-- start --

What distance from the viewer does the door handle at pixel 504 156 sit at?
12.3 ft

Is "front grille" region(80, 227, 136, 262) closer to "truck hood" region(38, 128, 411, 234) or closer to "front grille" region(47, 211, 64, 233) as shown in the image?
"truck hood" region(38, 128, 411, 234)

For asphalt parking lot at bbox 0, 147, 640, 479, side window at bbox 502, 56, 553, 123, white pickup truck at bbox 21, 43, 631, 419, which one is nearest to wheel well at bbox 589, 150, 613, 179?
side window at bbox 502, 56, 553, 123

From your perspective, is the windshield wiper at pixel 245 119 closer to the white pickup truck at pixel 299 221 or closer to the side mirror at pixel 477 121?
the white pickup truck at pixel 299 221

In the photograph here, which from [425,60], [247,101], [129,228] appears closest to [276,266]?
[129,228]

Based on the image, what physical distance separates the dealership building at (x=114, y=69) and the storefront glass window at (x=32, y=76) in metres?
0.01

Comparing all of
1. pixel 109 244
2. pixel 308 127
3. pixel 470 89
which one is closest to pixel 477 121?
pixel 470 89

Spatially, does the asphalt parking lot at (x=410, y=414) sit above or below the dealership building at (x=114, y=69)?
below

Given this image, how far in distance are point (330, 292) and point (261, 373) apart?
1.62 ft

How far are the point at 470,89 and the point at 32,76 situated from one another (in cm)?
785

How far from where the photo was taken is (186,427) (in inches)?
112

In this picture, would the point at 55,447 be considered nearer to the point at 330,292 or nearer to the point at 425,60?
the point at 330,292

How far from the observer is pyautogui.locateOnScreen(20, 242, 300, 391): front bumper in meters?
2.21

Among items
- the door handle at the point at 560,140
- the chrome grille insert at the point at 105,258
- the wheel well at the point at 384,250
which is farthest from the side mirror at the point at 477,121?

-- end --

- Exercise objective:
Turn every line of the rows above into a numbered list, dropping the blank lines.

- Written answer:
1. What distance from the viewer does the door handle at pixel 504 156 sit at?
2. 12.3 ft
3. Is "front grille" region(80, 227, 136, 262) closer to "truck hood" region(38, 128, 411, 234) or closer to "front grille" region(47, 211, 64, 233) as shown in the image?
4. "truck hood" region(38, 128, 411, 234)
5. For asphalt parking lot at bbox 0, 147, 640, 479, side window at bbox 502, 56, 553, 123, white pickup truck at bbox 21, 43, 631, 419, which one is nearest to wheel well at bbox 589, 150, 613, 179?
6. side window at bbox 502, 56, 553, 123
7. From your perspective, is the windshield wiper at pixel 245 119 closer to the white pickup truck at pixel 299 221 or closer to the side mirror at pixel 477 121?
8. the white pickup truck at pixel 299 221
9. In the photograph here, which from [425,60], [247,101], [129,228] appears closest to [276,266]?
10. [129,228]
11. Based on the image, what physical distance separates the dealership building at (x=114, y=69) and the storefront glass window at (x=32, y=76) in metres?
12. 0.01
13. Comparing all of
14. 1. pixel 109 244
15. 2. pixel 308 127
16. 3. pixel 470 89
17. which one is closest to pixel 477 121?
18. pixel 470 89
19. Spatially, does the asphalt parking lot at (x=410, y=414) sit above or below the dealership building at (x=114, y=69)?
20. below
21. Given this image, how far in distance are point (330, 292) and point (261, 373) apart?
22. 1.62 ft
23. How far are the point at 470,89 and the point at 32,76 situated from one another (in cm)?
24. 785
25. How far from where the photo was taken is (186,427) (in inches)?
26. 112
27. In this picture, would the point at 55,447 be considered nearer to the point at 330,292 or nearer to the point at 425,60?
28. the point at 330,292
29. How far from the observer is pyautogui.locateOnScreen(20, 242, 300, 391): front bumper in meters?
30. 2.21
31. Among items
32. - the door handle at the point at 560,140
33. - the chrome grille insert at the point at 105,258
34. - the wheel well at the point at 384,250
35. which is farthest from the side mirror at the point at 477,121?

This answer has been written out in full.